### Lignes de raisonnement spatial

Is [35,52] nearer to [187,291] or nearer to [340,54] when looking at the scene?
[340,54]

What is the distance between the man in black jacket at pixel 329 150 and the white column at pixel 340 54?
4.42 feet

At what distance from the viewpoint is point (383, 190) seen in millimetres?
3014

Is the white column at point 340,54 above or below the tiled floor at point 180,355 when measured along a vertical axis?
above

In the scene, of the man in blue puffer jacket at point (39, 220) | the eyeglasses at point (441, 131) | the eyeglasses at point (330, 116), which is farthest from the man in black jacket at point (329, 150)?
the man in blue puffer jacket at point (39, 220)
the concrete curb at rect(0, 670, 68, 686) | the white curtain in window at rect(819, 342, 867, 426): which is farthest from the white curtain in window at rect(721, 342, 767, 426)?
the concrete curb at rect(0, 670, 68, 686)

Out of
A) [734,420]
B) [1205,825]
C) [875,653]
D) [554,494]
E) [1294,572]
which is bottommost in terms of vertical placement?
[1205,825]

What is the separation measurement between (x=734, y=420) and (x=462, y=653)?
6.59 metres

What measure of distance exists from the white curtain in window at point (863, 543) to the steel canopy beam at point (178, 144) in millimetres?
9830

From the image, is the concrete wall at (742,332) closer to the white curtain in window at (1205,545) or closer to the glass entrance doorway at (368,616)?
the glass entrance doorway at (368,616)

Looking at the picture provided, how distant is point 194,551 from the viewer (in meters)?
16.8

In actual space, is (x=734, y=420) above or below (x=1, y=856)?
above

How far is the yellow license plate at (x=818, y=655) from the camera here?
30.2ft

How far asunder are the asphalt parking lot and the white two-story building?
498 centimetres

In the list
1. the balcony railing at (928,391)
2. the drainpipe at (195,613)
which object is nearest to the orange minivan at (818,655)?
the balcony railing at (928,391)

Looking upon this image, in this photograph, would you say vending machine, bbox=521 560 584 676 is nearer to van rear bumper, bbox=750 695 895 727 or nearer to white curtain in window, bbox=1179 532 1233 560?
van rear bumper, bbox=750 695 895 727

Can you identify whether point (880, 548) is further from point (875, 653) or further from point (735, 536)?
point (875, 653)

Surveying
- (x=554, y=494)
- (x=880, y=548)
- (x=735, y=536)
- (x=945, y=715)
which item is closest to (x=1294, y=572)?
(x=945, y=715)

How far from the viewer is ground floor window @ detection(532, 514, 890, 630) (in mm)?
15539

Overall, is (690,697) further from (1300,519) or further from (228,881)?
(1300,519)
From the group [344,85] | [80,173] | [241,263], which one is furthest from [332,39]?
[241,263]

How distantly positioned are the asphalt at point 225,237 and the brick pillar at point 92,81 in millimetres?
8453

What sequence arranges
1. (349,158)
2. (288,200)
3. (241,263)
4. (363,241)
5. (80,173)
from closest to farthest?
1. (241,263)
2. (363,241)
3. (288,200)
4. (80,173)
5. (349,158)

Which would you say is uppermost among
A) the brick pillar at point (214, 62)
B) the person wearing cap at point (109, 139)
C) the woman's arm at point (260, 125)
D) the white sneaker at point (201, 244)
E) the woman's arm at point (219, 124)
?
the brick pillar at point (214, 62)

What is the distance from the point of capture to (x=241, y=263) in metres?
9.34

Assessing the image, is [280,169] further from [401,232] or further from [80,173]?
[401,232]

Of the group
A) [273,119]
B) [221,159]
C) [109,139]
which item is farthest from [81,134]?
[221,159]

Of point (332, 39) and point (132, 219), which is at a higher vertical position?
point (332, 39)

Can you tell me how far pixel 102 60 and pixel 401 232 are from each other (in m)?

### CONSIGNE
Dans toutes les lignes ci-dessus, renommez « steel canopy beam » en « metal canopy beam », puis recopiez-les sans rien changer d'autre.

### RÉPONSE DÉTAILLÉE
Is [35,52] nearer to [187,291] or nearer to [340,54] when looking at the scene?
[340,54]

What is the distance between the man in black jacket at pixel 329 150 and the white column at pixel 340 54?
4.42 feet

At what distance from the viewpoint is point (383, 190) seen in millimetres?
3014

Is the white column at point 340,54 above or below the tiled floor at point 180,355 when measured along a vertical axis?
above

In the scene, of the man in blue puffer jacket at point (39, 220) | the eyeglasses at point (441, 131) | the eyeglasses at point (330, 116), which is farthest from the man in black jacket at point (329, 150)?
the man in blue puffer jacket at point (39, 220)
the concrete curb at rect(0, 670, 68, 686) | the white curtain in window at rect(819, 342, 867, 426): which is farthest from the white curtain in window at rect(721, 342, 767, 426)?
the concrete curb at rect(0, 670, 68, 686)

Out of
A) [734,420]
B) [1205,825]
C) [875,653]
D) [554,494]
E) [1294,572]
which is bottommost in terms of vertical placement?
[1205,825]

What is the separation measurement between (x=734, y=420) and (x=462, y=653)?
6.59 metres

What measure of distance exists from the white curtain in window at point (863, 543) to the metal canopy beam at point (178, 144) in millimetres?
9830

From the image, is the concrete wall at (742,332) closer to the white curtain in window at (1205,545) or closer to the glass entrance doorway at (368,616)?
the glass entrance doorway at (368,616)

Looking at the picture provided, how distant is point 194,551 from the viewer (in meters)?
16.8

In actual space, is (x=734, y=420) above or below (x=1, y=856)?
above

How far is the yellow license plate at (x=818, y=655) from the camera here?
30.2ft

How far asunder are the asphalt parking lot and the white two-story building?
498 centimetres

In the list
1. the balcony railing at (928,391)
2. the drainpipe at (195,613)
which object is nearest to the orange minivan at (818,655)?
the balcony railing at (928,391)

Looking upon this image, in this photograph, would you say vending machine, bbox=521 560 584 676 is nearer to van rear bumper, bbox=750 695 895 727 or nearer to white curtain in window, bbox=1179 532 1233 560?
van rear bumper, bbox=750 695 895 727

Can you identify whether point (880, 548) is further from point (875, 653) or further from point (735, 536)?
point (875, 653)

Surveying
- (x=554, y=494)
- (x=880, y=548)
- (x=735, y=536)
- (x=945, y=715)
which item is closest to (x=1294, y=572)?
(x=945, y=715)

How far from the viewer is ground floor window @ detection(532, 514, 890, 630) (in mm)?
15539

Overall, is (690,697) further from (1300,519) or further from (228,881)?
(1300,519)
From the group [344,85] | [80,173] | [241,263], which one is furthest from [332,39]?
[241,263]

How distantly positioned are the asphalt at point 225,237 and the brick pillar at point 92,81 in millimetres?
8453

What sequence arranges
1. (349,158)
2. (288,200)
3. (241,263)
4. (363,241)
5. (80,173)
from closest to farthest?
1. (241,263)
2. (363,241)
3. (288,200)
4. (80,173)
5. (349,158)

Which would you say is uppermost among
A) the brick pillar at point (214, 62)
B) the person wearing cap at point (109, 139)
C) the woman's arm at point (260, 125)
D) the white sneaker at point (201, 244)
E) the woman's arm at point (219, 124)
?
the brick pillar at point (214, 62)

What is the distance from the point of capture to (x=241, y=263) in metres?
9.34

Assessing the image, is [280,169] further from [401,232] or further from [80,173]?
[401,232]

Of the group
A) [273,119]
B) [221,159]
C) [109,139]
which item is farthest from [81,134]?
[221,159]

Of point (332, 39) and point (132, 219), which is at a higher vertical position?
point (332, 39)

Can you tell me how far pixel 102 60 and pixel 401 232 are from each other (in m)?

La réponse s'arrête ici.